● Problem to work on
The entries are to be written out word for word, with their images left out.

*** Data ***

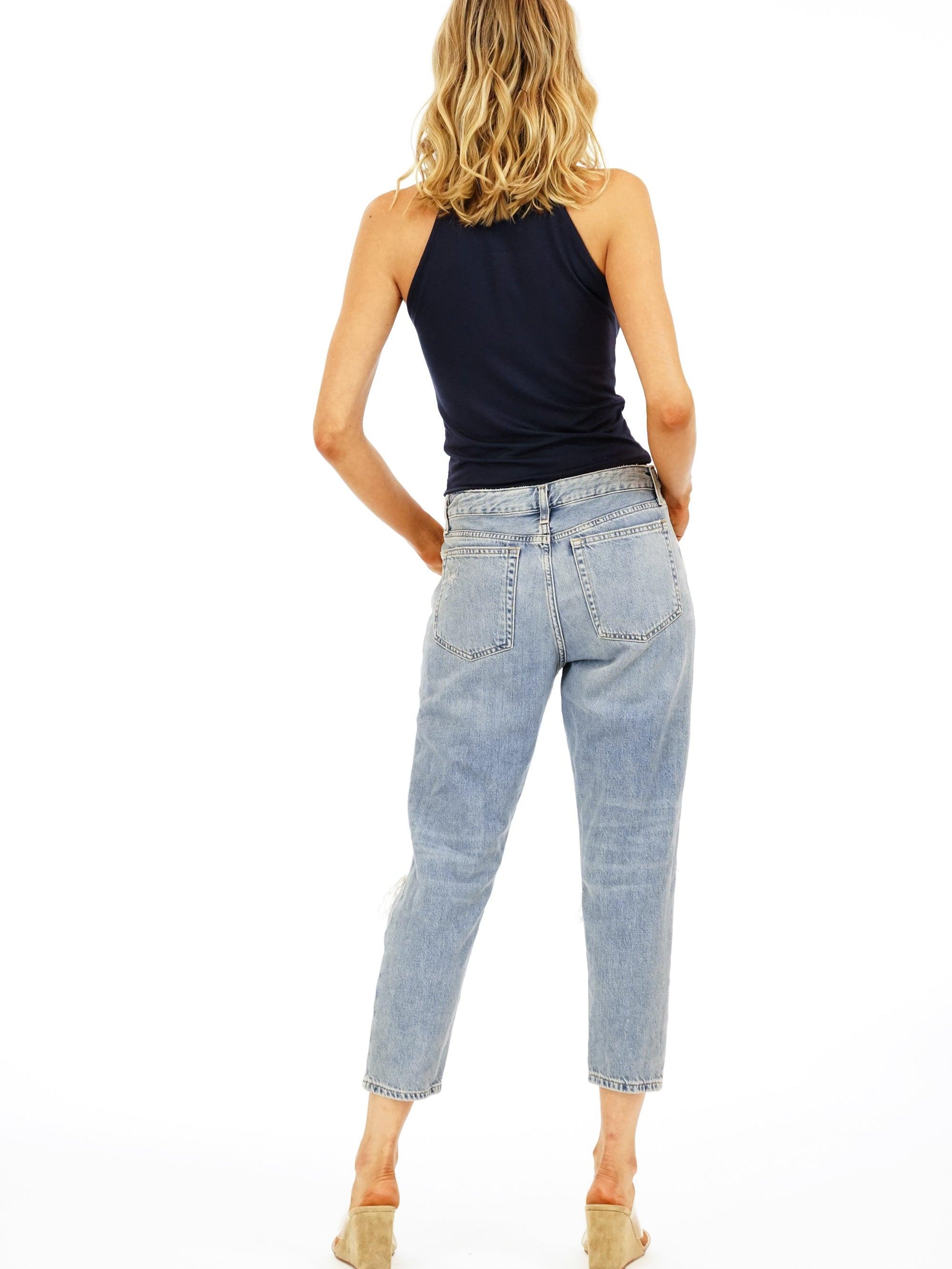backside of woman in navy sleeveless top and jeans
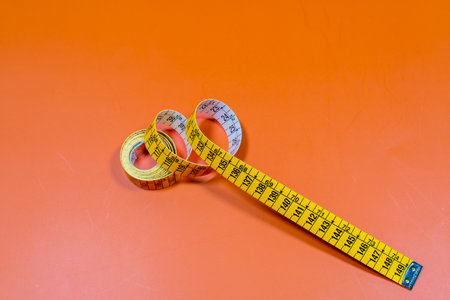 Tailor measuring tape in spiral rounds placed on orange surface
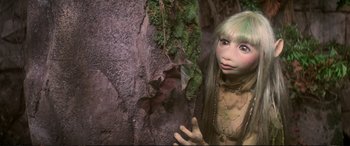 Movie still from “The Dark Crystal” (1982), directed by Frank Oz – A young girl with green hair standing next to a tree; Close Up shot, High angle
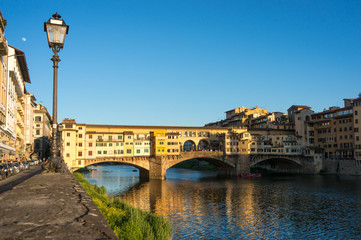 Fototapeta premium Ponte Vecchio, view from the embankment of Arno river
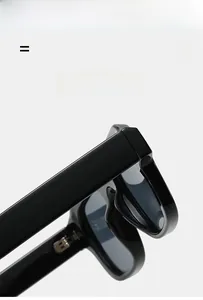 Detail of high-quality flexible metal hinges on lightweight black square frame sunglasses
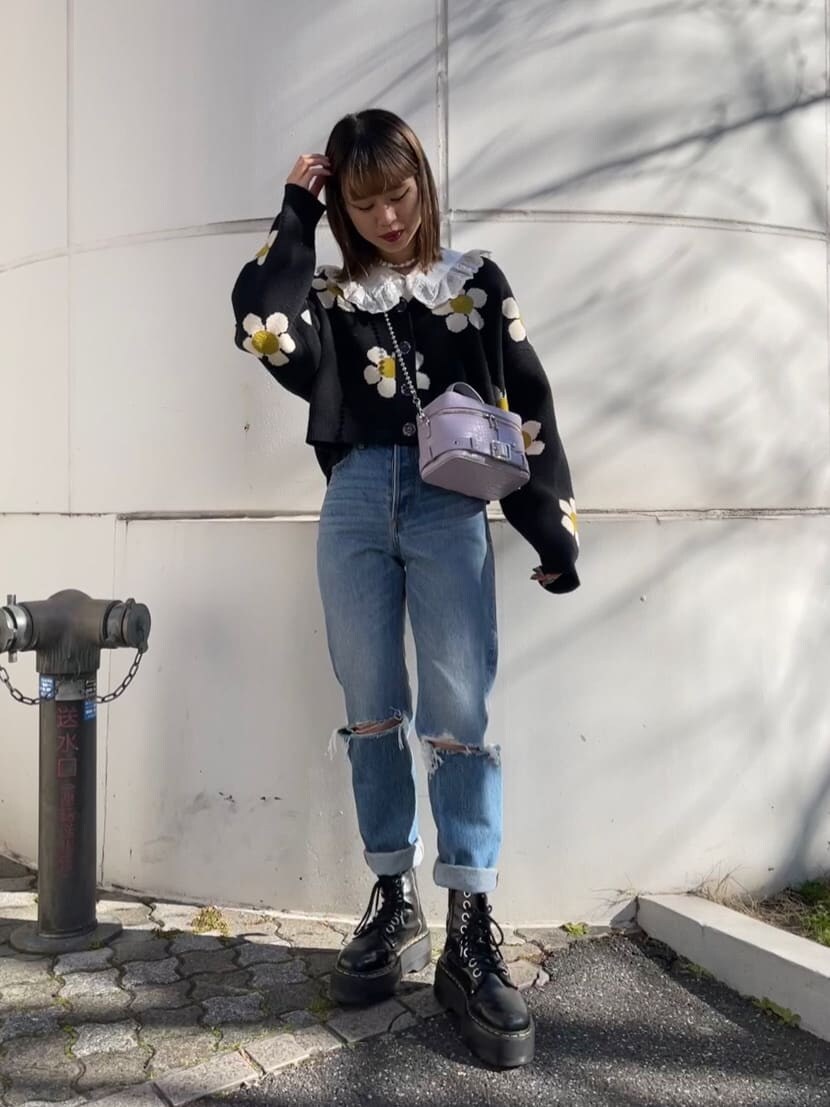 ブルー系のデニムパンツ、ホワイト系のシャツ/ブラウス、パープル系のショルダーバッグを着用したレディースの冬コーディネートの3枚目の写真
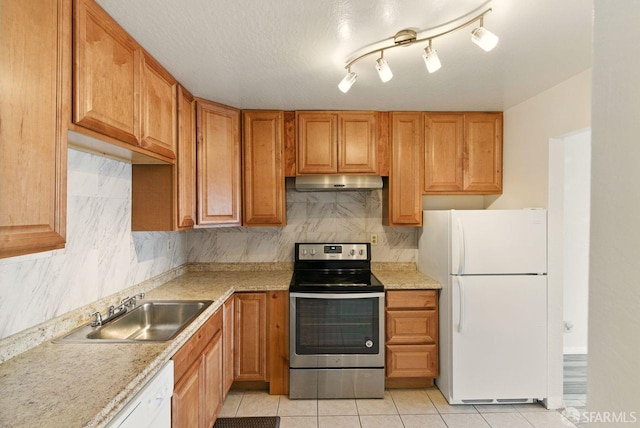 278 7th Ave, San Francisco, CA 94118 - kitchen with white appliances, under cabinet range hood, light countertops, decorative backsplash, and light tile patterned floors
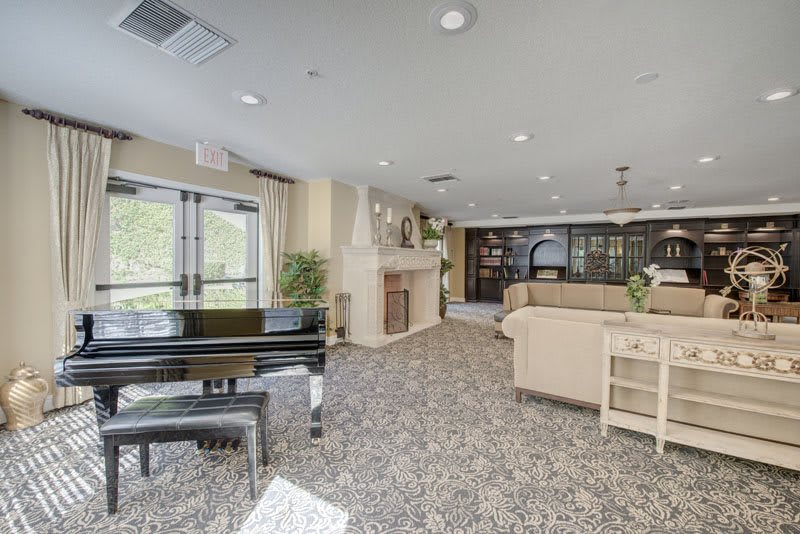 A spacious lobby area with a grand piano, sofas, and a fireplace.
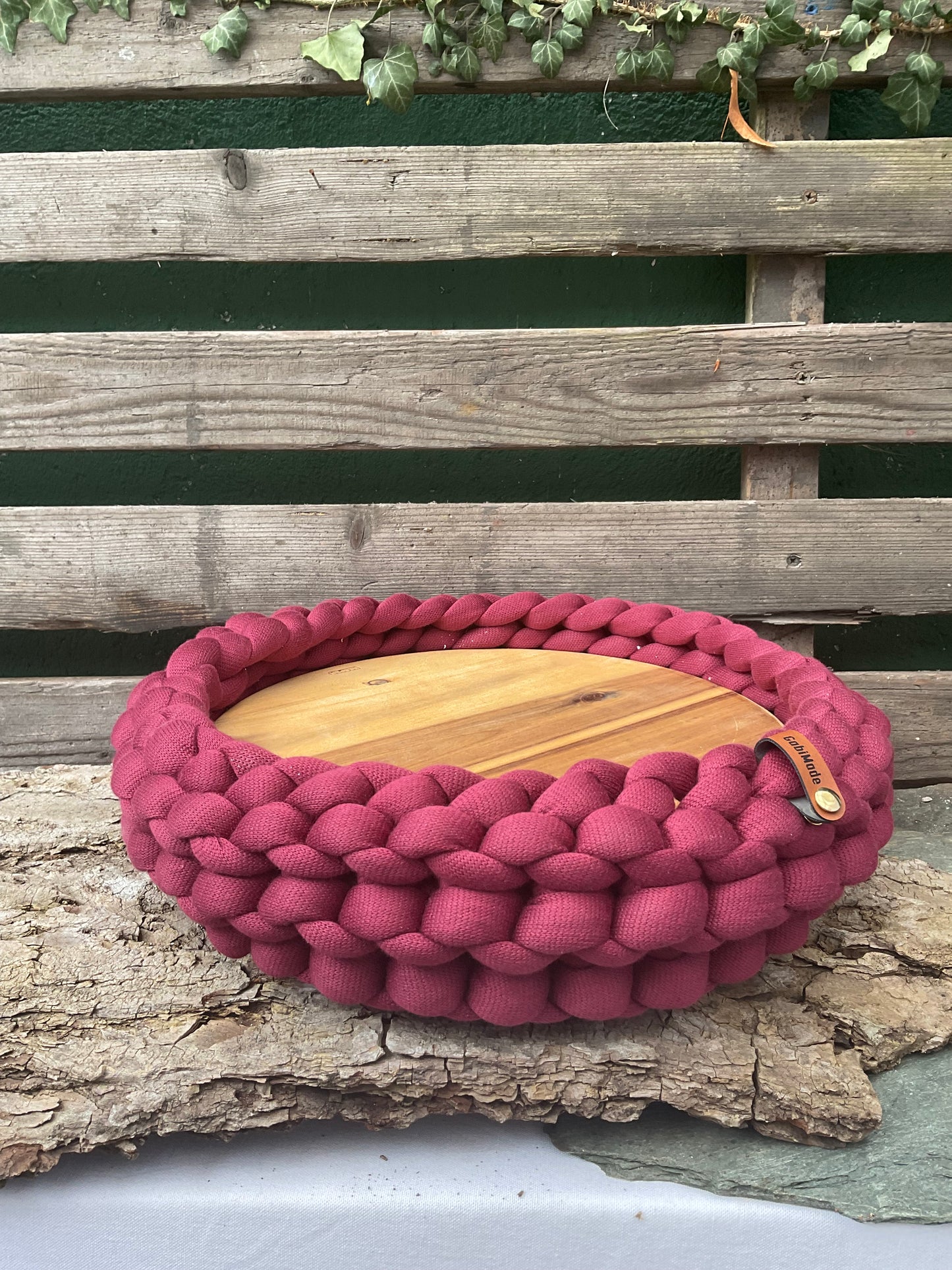 Ein gestricktes weinrotes Tablett mit Holzteller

*** End of Data ***

● Response box
backside of woman in navy sleeveless top and jeans
 Tailor measuring tape in spiral rounds placed on orange surface
 Movie still from “The Dark Crystal” (1982), directed by Frank Oz – A young girl with green hair standing next to a tree; Close Up shot, High angle
 Fototapeta premium Ponte Vecchio, view from the embankment of Arno river
 Detail of high-quality flexible metal hinges on lightweight black square frame sunglasses
 ブルー系のデニムパンツ、ホワイト系のシャツ/ブラウス、パープル系のショルダーバッグを着用したレディースの冬コーディネートの3枚目の写真
 278 7th Ave, San Francisco, CA 94118 - kitchen with white appliances, under cabinet range hood, light countertops, decorative backsplash, and light tile patterned floors
 A spacious lobby area with a grand piano, sofas, and a fireplace.
 Ein gestricktes weinrotes Tablett mit Holzteller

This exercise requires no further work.